348 Background: ARMOR3-SV is a randomized phase 3, multi-center study comparing galeterone to enzalutamide in men with metastatic (M1) castrate resistant prostate cancer (CRPC) expressing androgen receptor splice variant-7 mRNA (AR-V7) who have not yet received chemotherapy, or other second generation androgen signaling inhibitors. AR-V7 is a truncated, constitutively active splice variant of the androgen receptor (AR) that lacks the ligand binding domain (LBD) and has been implicated in prostate cancer progression.

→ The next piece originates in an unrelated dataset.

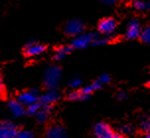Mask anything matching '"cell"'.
Here are the masks:
<instances>
[{"instance_id":"obj_7","label":"cell","mask_w":150,"mask_h":138,"mask_svg":"<svg viewBox=\"0 0 150 138\" xmlns=\"http://www.w3.org/2000/svg\"><path fill=\"white\" fill-rule=\"evenodd\" d=\"M84 30V24L78 19H72L66 23L64 27V32L66 34L70 37H75L77 34H81Z\"/></svg>"},{"instance_id":"obj_9","label":"cell","mask_w":150,"mask_h":138,"mask_svg":"<svg viewBox=\"0 0 150 138\" xmlns=\"http://www.w3.org/2000/svg\"><path fill=\"white\" fill-rule=\"evenodd\" d=\"M7 107H8V111H10V113H11L13 116H15V118H21V116H23L25 113H27L25 106H24L18 99L9 101L7 104Z\"/></svg>"},{"instance_id":"obj_16","label":"cell","mask_w":150,"mask_h":138,"mask_svg":"<svg viewBox=\"0 0 150 138\" xmlns=\"http://www.w3.org/2000/svg\"><path fill=\"white\" fill-rule=\"evenodd\" d=\"M41 107H42L41 103H40V102H36V103L32 104V105H30V106H28V107H27L26 113H28V115H36L37 113L40 111V108H41Z\"/></svg>"},{"instance_id":"obj_5","label":"cell","mask_w":150,"mask_h":138,"mask_svg":"<svg viewBox=\"0 0 150 138\" xmlns=\"http://www.w3.org/2000/svg\"><path fill=\"white\" fill-rule=\"evenodd\" d=\"M117 28V22L112 18H104L98 24V31L103 36H110Z\"/></svg>"},{"instance_id":"obj_24","label":"cell","mask_w":150,"mask_h":138,"mask_svg":"<svg viewBox=\"0 0 150 138\" xmlns=\"http://www.w3.org/2000/svg\"><path fill=\"white\" fill-rule=\"evenodd\" d=\"M101 80V82L103 83L104 85L105 84H108L110 81H111V77H110L108 74H103V75L100 76V78H99Z\"/></svg>"},{"instance_id":"obj_21","label":"cell","mask_w":150,"mask_h":138,"mask_svg":"<svg viewBox=\"0 0 150 138\" xmlns=\"http://www.w3.org/2000/svg\"><path fill=\"white\" fill-rule=\"evenodd\" d=\"M133 131V127L130 125V124H125L120 127V133L124 135H129L132 133Z\"/></svg>"},{"instance_id":"obj_25","label":"cell","mask_w":150,"mask_h":138,"mask_svg":"<svg viewBox=\"0 0 150 138\" xmlns=\"http://www.w3.org/2000/svg\"><path fill=\"white\" fill-rule=\"evenodd\" d=\"M127 92H125V91H120L117 95V98L120 101L127 99Z\"/></svg>"},{"instance_id":"obj_4","label":"cell","mask_w":150,"mask_h":138,"mask_svg":"<svg viewBox=\"0 0 150 138\" xmlns=\"http://www.w3.org/2000/svg\"><path fill=\"white\" fill-rule=\"evenodd\" d=\"M18 132L17 125L12 121H0V138H15L17 137Z\"/></svg>"},{"instance_id":"obj_23","label":"cell","mask_w":150,"mask_h":138,"mask_svg":"<svg viewBox=\"0 0 150 138\" xmlns=\"http://www.w3.org/2000/svg\"><path fill=\"white\" fill-rule=\"evenodd\" d=\"M81 80L79 78H73L72 80L69 82V86L73 89H78L80 86H81Z\"/></svg>"},{"instance_id":"obj_26","label":"cell","mask_w":150,"mask_h":138,"mask_svg":"<svg viewBox=\"0 0 150 138\" xmlns=\"http://www.w3.org/2000/svg\"><path fill=\"white\" fill-rule=\"evenodd\" d=\"M100 1L105 5H115L119 0H100Z\"/></svg>"},{"instance_id":"obj_29","label":"cell","mask_w":150,"mask_h":138,"mask_svg":"<svg viewBox=\"0 0 150 138\" xmlns=\"http://www.w3.org/2000/svg\"><path fill=\"white\" fill-rule=\"evenodd\" d=\"M145 137L150 138V132H149V133H146V134H145Z\"/></svg>"},{"instance_id":"obj_27","label":"cell","mask_w":150,"mask_h":138,"mask_svg":"<svg viewBox=\"0 0 150 138\" xmlns=\"http://www.w3.org/2000/svg\"><path fill=\"white\" fill-rule=\"evenodd\" d=\"M3 88H4V84H3V80H2L1 74H0V93L3 91Z\"/></svg>"},{"instance_id":"obj_12","label":"cell","mask_w":150,"mask_h":138,"mask_svg":"<svg viewBox=\"0 0 150 138\" xmlns=\"http://www.w3.org/2000/svg\"><path fill=\"white\" fill-rule=\"evenodd\" d=\"M45 136L49 138H63L66 136V131L60 125H52L49 127Z\"/></svg>"},{"instance_id":"obj_30","label":"cell","mask_w":150,"mask_h":138,"mask_svg":"<svg viewBox=\"0 0 150 138\" xmlns=\"http://www.w3.org/2000/svg\"><path fill=\"white\" fill-rule=\"evenodd\" d=\"M148 87H150V79H149V81H148Z\"/></svg>"},{"instance_id":"obj_19","label":"cell","mask_w":150,"mask_h":138,"mask_svg":"<svg viewBox=\"0 0 150 138\" xmlns=\"http://www.w3.org/2000/svg\"><path fill=\"white\" fill-rule=\"evenodd\" d=\"M133 7L138 11H147L146 2L142 0H134L133 1Z\"/></svg>"},{"instance_id":"obj_14","label":"cell","mask_w":150,"mask_h":138,"mask_svg":"<svg viewBox=\"0 0 150 138\" xmlns=\"http://www.w3.org/2000/svg\"><path fill=\"white\" fill-rule=\"evenodd\" d=\"M72 50V46H60L55 50L54 52V59L55 60H62L70 54Z\"/></svg>"},{"instance_id":"obj_22","label":"cell","mask_w":150,"mask_h":138,"mask_svg":"<svg viewBox=\"0 0 150 138\" xmlns=\"http://www.w3.org/2000/svg\"><path fill=\"white\" fill-rule=\"evenodd\" d=\"M18 138H33L34 133L30 130H20L17 135Z\"/></svg>"},{"instance_id":"obj_1","label":"cell","mask_w":150,"mask_h":138,"mask_svg":"<svg viewBox=\"0 0 150 138\" xmlns=\"http://www.w3.org/2000/svg\"><path fill=\"white\" fill-rule=\"evenodd\" d=\"M61 80V70L58 66L52 65L45 70L44 83L47 89H56Z\"/></svg>"},{"instance_id":"obj_15","label":"cell","mask_w":150,"mask_h":138,"mask_svg":"<svg viewBox=\"0 0 150 138\" xmlns=\"http://www.w3.org/2000/svg\"><path fill=\"white\" fill-rule=\"evenodd\" d=\"M67 98L71 101H84L87 100V97L81 92V90L79 89H75L74 91L70 92L68 94Z\"/></svg>"},{"instance_id":"obj_8","label":"cell","mask_w":150,"mask_h":138,"mask_svg":"<svg viewBox=\"0 0 150 138\" xmlns=\"http://www.w3.org/2000/svg\"><path fill=\"white\" fill-rule=\"evenodd\" d=\"M18 100L27 108L32 104L39 102V95L36 90H27L19 95Z\"/></svg>"},{"instance_id":"obj_17","label":"cell","mask_w":150,"mask_h":138,"mask_svg":"<svg viewBox=\"0 0 150 138\" xmlns=\"http://www.w3.org/2000/svg\"><path fill=\"white\" fill-rule=\"evenodd\" d=\"M139 38H140V39L143 42L150 44V25L146 26L145 28L141 30V33H140Z\"/></svg>"},{"instance_id":"obj_13","label":"cell","mask_w":150,"mask_h":138,"mask_svg":"<svg viewBox=\"0 0 150 138\" xmlns=\"http://www.w3.org/2000/svg\"><path fill=\"white\" fill-rule=\"evenodd\" d=\"M50 113H52V107L50 106H45L42 105L40 111L37 113V115H35L37 118V121L40 123H45L49 120Z\"/></svg>"},{"instance_id":"obj_2","label":"cell","mask_w":150,"mask_h":138,"mask_svg":"<svg viewBox=\"0 0 150 138\" xmlns=\"http://www.w3.org/2000/svg\"><path fill=\"white\" fill-rule=\"evenodd\" d=\"M93 133L98 138H120V135L114 131L111 125L106 123H98L93 128Z\"/></svg>"},{"instance_id":"obj_18","label":"cell","mask_w":150,"mask_h":138,"mask_svg":"<svg viewBox=\"0 0 150 138\" xmlns=\"http://www.w3.org/2000/svg\"><path fill=\"white\" fill-rule=\"evenodd\" d=\"M140 128L144 133L150 132V118H145L140 121Z\"/></svg>"},{"instance_id":"obj_3","label":"cell","mask_w":150,"mask_h":138,"mask_svg":"<svg viewBox=\"0 0 150 138\" xmlns=\"http://www.w3.org/2000/svg\"><path fill=\"white\" fill-rule=\"evenodd\" d=\"M95 37H96V34H94L92 33H81V34H77V36H75L74 39H72V42H71L72 49H86L87 46L92 44Z\"/></svg>"},{"instance_id":"obj_6","label":"cell","mask_w":150,"mask_h":138,"mask_svg":"<svg viewBox=\"0 0 150 138\" xmlns=\"http://www.w3.org/2000/svg\"><path fill=\"white\" fill-rule=\"evenodd\" d=\"M45 46L38 42H30L24 47V54L29 57L40 56L45 52Z\"/></svg>"},{"instance_id":"obj_10","label":"cell","mask_w":150,"mask_h":138,"mask_svg":"<svg viewBox=\"0 0 150 138\" xmlns=\"http://www.w3.org/2000/svg\"><path fill=\"white\" fill-rule=\"evenodd\" d=\"M59 92L56 89H47V92H45L44 95L40 97L39 102L41 103V105L52 106L59 99Z\"/></svg>"},{"instance_id":"obj_11","label":"cell","mask_w":150,"mask_h":138,"mask_svg":"<svg viewBox=\"0 0 150 138\" xmlns=\"http://www.w3.org/2000/svg\"><path fill=\"white\" fill-rule=\"evenodd\" d=\"M141 33V27L140 24L137 20H131L127 25V33H125V37L127 39H137L140 36Z\"/></svg>"},{"instance_id":"obj_20","label":"cell","mask_w":150,"mask_h":138,"mask_svg":"<svg viewBox=\"0 0 150 138\" xmlns=\"http://www.w3.org/2000/svg\"><path fill=\"white\" fill-rule=\"evenodd\" d=\"M108 42H109V39H107V38L96 36L95 39H94L93 42H92V44H93L94 46H104V44H106Z\"/></svg>"},{"instance_id":"obj_28","label":"cell","mask_w":150,"mask_h":138,"mask_svg":"<svg viewBox=\"0 0 150 138\" xmlns=\"http://www.w3.org/2000/svg\"><path fill=\"white\" fill-rule=\"evenodd\" d=\"M146 7H147V11L150 10V1H146Z\"/></svg>"}]
</instances>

Recently, the presence of AR-V7 in circulating tumor cells (CTCs) has been associated with a lack of responsiveness to both abiraterone and enzalutamide, whereas galeterone, a selective small molecule that potently degrades the androgen receptor, has demonstrated activity in preclinical model systems expressing AR-V7 and clinically in patients with C-terminal loss, of which AR-V7 is the most common form. Methods: Utilizing the lab test developed at JHU as a model system, we sought to develop a clinical trial assay utilizing immunomagnetic bead isolation of CTCs followed by mRNA isolation and cDNA generation. We then developed a duplexed PCR assay using Taqman chemistry to detect the full-length AR (AR-FL) and AR-V7. Negative patient samples were used to establish the limit of blank and assay cut-off and synthetic oligonucleotides to establish the limit of detection. Results: The AR-FL and AR-V7 assay shows linear response to template dilution to the assay cut-off Ct. Blood spiked with LNCaP and LNCaP95 cells were used to demonstrate assay suitability and sensitivity. We have successfully detected AR-FL and AR-V7 in select CRPC patient samples. We have also demonstrated assay reproducibility and have shown that the assay remains consistent in the presence of select interfering substances. Conclusions: For the ARMOR3-SV trial, this clinical trial assay is being utilized globally at central laboratories to screen patient blood samples for AR-V7 expression in evaluable CTCs as the first criterion for inclusion in this study. Clinical trial information: NCT02438007.